While many may be aware of the value Ethereum provides, there’s some big news that has just taken place. Last night, many stayed up late to watch the Ethereum Merge take hold — that is, the merging of Ethereum’s mainnet with its proof-of-stake Beacon Chain, ushering in a new era of staking instead of mining to secure and validate transactions on this network.
With the price of Ethereum little changed since the event, let’s dive into what investors should make of ETH right now.
Ethereum (finally) completes the Merge
After frantic experimentation, years of delays, and discussions, Ethereum completed the much-awaited software upgrade, the Merge, thereby moving to a more environmentally sustainable framework.
There were many celebrations on YouTube live streams, showing researchers and engineers who worked on the Merge coming together to mark the milestone.
This was indeed a rare joyful moment in such a grim year for cryptocurrency, which witnessed a devastating market crash that drained roughly $1 trillion from the industry and forced some notable cryptocurrency firms into bankruptcy.
With the Merge, Ethereum shifts to a verification system known as “proof of stake,” which uses less energy. This new framework doesn’t involve an energy-guzzling computational race, unlike proof of work.
Instead, participants stake or deposit some amount of their cryptocurrency savings in a pool that enters them into a lottery. Every time approval is necessary for a cryptocurrency transaction, a winner is chosen to verify the exchange.

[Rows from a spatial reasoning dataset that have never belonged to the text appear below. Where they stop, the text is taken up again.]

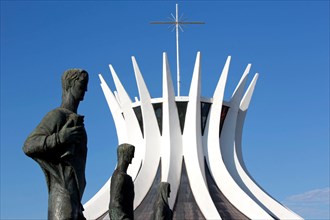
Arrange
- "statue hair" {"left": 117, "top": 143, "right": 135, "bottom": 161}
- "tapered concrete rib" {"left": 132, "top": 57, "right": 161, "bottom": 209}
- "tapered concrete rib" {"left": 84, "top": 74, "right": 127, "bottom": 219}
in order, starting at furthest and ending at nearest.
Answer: "tapered concrete rib" {"left": 132, "top": 57, "right": 161, "bottom": 209} → "tapered concrete rib" {"left": 84, "top": 74, "right": 127, "bottom": 219} → "statue hair" {"left": 117, "top": 143, "right": 135, "bottom": 161}

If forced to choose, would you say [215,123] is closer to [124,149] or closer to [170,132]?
[170,132]

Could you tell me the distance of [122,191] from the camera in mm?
6488

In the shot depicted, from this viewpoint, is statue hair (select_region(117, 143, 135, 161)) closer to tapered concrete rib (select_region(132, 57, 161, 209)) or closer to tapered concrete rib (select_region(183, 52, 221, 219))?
tapered concrete rib (select_region(183, 52, 221, 219))

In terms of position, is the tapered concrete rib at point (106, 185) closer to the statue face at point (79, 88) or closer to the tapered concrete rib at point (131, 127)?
the tapered concrete rib at point (131, 127)

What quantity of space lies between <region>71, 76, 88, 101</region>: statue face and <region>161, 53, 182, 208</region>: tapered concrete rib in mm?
28018

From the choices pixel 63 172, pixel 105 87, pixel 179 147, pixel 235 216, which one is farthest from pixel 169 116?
pixel 63 172

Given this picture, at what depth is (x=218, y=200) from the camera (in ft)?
106

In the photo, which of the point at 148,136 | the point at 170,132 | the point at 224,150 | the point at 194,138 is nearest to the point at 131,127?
the point at 148,136

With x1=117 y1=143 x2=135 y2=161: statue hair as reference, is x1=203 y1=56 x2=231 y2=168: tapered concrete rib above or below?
above

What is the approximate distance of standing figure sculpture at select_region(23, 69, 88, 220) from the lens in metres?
4.70

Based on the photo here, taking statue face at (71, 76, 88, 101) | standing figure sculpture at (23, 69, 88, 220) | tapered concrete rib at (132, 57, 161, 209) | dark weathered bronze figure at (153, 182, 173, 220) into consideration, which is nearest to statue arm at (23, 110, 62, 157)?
standing figure sculpture at (23, 69, 88, 220)

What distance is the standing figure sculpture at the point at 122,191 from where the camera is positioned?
641 cm

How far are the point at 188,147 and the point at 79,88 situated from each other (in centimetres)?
2894

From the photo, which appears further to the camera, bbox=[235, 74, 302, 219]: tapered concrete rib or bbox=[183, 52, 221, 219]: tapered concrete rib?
bbox=[183, 52, 221, 219]: tapered concrete rib
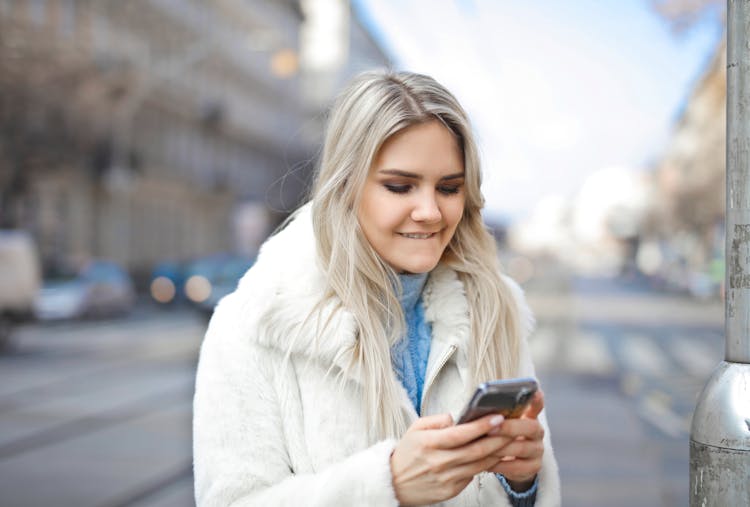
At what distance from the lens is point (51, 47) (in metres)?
23.9

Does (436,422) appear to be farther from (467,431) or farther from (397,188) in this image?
(397,188)

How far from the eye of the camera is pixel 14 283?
16.2m

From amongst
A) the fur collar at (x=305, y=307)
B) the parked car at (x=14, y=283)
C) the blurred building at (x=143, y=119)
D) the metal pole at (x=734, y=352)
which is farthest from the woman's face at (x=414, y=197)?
the parked car at (x=14, y=283)

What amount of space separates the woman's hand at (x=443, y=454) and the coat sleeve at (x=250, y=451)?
6 cm

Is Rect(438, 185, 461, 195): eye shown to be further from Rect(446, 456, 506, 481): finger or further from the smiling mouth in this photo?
Rect(446, 456, 506, 481): finger

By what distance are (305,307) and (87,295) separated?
23045 millimetres

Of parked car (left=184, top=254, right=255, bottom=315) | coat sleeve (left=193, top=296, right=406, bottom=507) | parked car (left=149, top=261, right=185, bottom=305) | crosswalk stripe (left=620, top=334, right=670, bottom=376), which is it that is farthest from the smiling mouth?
parked car (left=149, top=261, right=185, bottom=305)

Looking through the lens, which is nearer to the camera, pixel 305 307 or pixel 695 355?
pixel 305 307

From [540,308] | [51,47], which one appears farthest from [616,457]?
[540,308]

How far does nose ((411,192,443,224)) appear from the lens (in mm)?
1923

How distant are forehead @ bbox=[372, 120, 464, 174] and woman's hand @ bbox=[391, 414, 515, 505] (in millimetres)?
532

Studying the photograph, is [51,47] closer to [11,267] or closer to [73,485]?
[11,267]

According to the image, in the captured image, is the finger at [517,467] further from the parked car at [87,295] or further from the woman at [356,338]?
the parked car at [87,295]

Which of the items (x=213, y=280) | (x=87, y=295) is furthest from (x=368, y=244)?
(x=87, y=295)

By some estimates, this shift will lower Ethereum’s energy consumption by over 99%. As per the developers of this project, designing future updates which minimize gas fees or costs associated with executing a transaction in Ether will become easier with this switch.
From an investing point of view
The Ethereum Merge can prove to be bullish for cryptocurrency investors in the long run because of the groundwork it lays for future upgrades to fees, ecosystem development, and speed.
Lower fees and quicker transactions can eventually result in more users, which can have an impact on the value of Ether.
If the number of investors rises, Ether’s supply will likely go down. With a decrease in the supply of Ether, the value of individual coins will see an increase. This can actually be a piece of positive news for investors.
Bottom line
Ethereum Merge is indeed a momentous event. This is not only for the Ethereum community but for the cryptocurrency community as well. It has never happened before that a proof-of-work network of Ethereum’s scale has shifted to proof-of-stake. Accordingly, expectations appear to be rightly high for Ethereum’s future, given the prospect for further upgrades on the horizon.
I remain bullish on Ethereum following this merge. And while near-term volatility may persist, I think this event is much more momentous than the market is pricing in right now.